Kaza Namazı Borcu Olan Sünnet Kılar mı?

sultan_mehmet

© ◄ كُن فَيَكُونُ ►
Yönetici
Forum Administrator
Kaza Namazı Borcu Olan Sünnet Kılabilir Mi? Hanefi, maliki, şafii, hanbeli mezhebine göre kazası olan kişi sünnet kılabilir mi?

Aşağıdaki yazıyı dikkatli okuyun ve mutlaka namazlarınızı kaçırmamaya azami derecede dikkat edin. Yazıda da göreceğiniz üzere mesele o kadar basit değildir.

Çok Önemli bir mazeretin dışında namazı kazaya bırakan kimse, bir hatâ işlemiş ve günaha girmiş olur. Bu itibarla kazâya kalan namazın, en kısa vakitte kılınması gerekir. Zira beş vakit namazın edâsı farz olduğu gibi, kazası da farzdır. Kazâya kalan namazın kılınmasıyla yalnızca borç ödenmiş olur. Günahın affedilmesi için de ayrıca tövbe istiğfar etmek lâzımdır.

Namaz borcundan bir an evvel kurtulmak için, hakkında Peygamber Efendimiz (s.a.v.)'in hadisi bulunmayan nâfile namazların yerine kaza kılmak daha uygun olur. Yalnız, Hanefî mezhebine göre, hakkında hadis bulunan nafile namazların yerine kaza kılmak caiz değildir. Bu hususta Hanefî fıkıh kitaplarında şu hüküm yer alır:
“Kazaya kalmış namazları kılmak, nafile namaz kılmaktan daha çok ehemmiyetli ve daha uygundur. Yalnız beş vakit namazın sünnetleri, kuşluk, tesbih, tahiyyetü’l-mescid ve evvabin namazı bundan müstesnadır. Kısaca bu sünnet ve nafileler, kaza namazları için terk edilmezler."1

Her şeyden önce, namazlardan evvel ve sonra kılınan sünnetler bir yerde farz namazların tamamlayıcısı hükmündedir ve Peygamber Efendimiz (s.a.v.) şefaatine vesiledir. Bunun için, namazını kazaya bırakan kimse bir yandan namazlarını kaza eda etmekle borçtan kurtulurken, diğer taraftan da sünnetleri kılarak Peygamber Efendimiz (s.a.v.)'e olan bağlılığını göstermiş olur.
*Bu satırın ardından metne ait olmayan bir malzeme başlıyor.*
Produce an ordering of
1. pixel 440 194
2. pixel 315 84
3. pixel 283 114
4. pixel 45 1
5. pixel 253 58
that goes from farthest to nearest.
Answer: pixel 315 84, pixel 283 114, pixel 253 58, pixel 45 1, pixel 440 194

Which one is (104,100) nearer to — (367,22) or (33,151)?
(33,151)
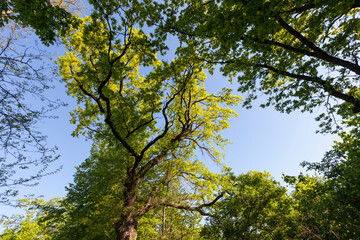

Mesele Hanefî mezhebine göre böyle iken, diğer 3 mezhebe göre, kaza namazı olan bir kimsenin nafile namazları ile meşgul olması, sünnet kılması uygun değil, haramdır.

Mâlikî mezhebine göre; üzerinde kaza namazı bulunan bir kimsein nafile namazı kılması haramdır. Ancak beş vakit namazların sünnetleri ile tahiyyetü’l-mescidin kılınabileceğine dair ruhsat vardır. Bunların dışında örneğin, teravih namazı ile meşgul olunduğu takdirde sevap alınsa da, kaza namazı geriye bırakıldığı için günah işlenmiş olur.

Şâfiî mezhebine göre de, üzerinde kaza namazı borcu olan bir insanın, bu namazları kılıp, borcundan kurtuluncaya kadar gerek beş vakit namazların sünnetlerini, gerekse diğer nafileleri kılması mekruhtur. Zira bir an evvel kazaların kılınıp bitirilmesi gerekir.

Hanbelî mezhebine göre ise, üzerinde kaza namazı olan bir kimsenin nafile ile meşgul olması haramdır. Yalnız vitir ile beş vakit namazın sünnetlerini kılması caizdir. Fakat, kazaları çoksa bunları da kılmayarak kaza namazlarıyla meşgul olması daha iyidir. Yalnız sabah namazının sünneti bundan hariçtir, onu kılmak gerekir.2
Sonuç olarak; kaza namazları fazla olan Hanefîlerin, sünnetleri terk ederek kaza namazı kılmalarında bir mes’uliyet olduğu söylenemez. İster vakit namazlarının, gerekse diğer nafilelerin yerine kaza namazının kılınmasının uygun veya evlâ olmaması demek, "Sünnet yerine kaza kılmak caiz değildir." anlamına gelmez.
Yalnız bununla beraber kaza namazları fazla olmayan kimseler ise, her farzdan sonra bir vakit kazâ namazı kılmayı alışkanlık haline getirirlerse güzel bir âdeti devam ettirmiş olurlar. Dahası Cenab-ı Allah'ın mahşer günü eksik gelen farz namazları sünnetlerle tamamlayacağı hususunda rivayetler bulunduğunu da hatırdan çıkarmamak gerekir.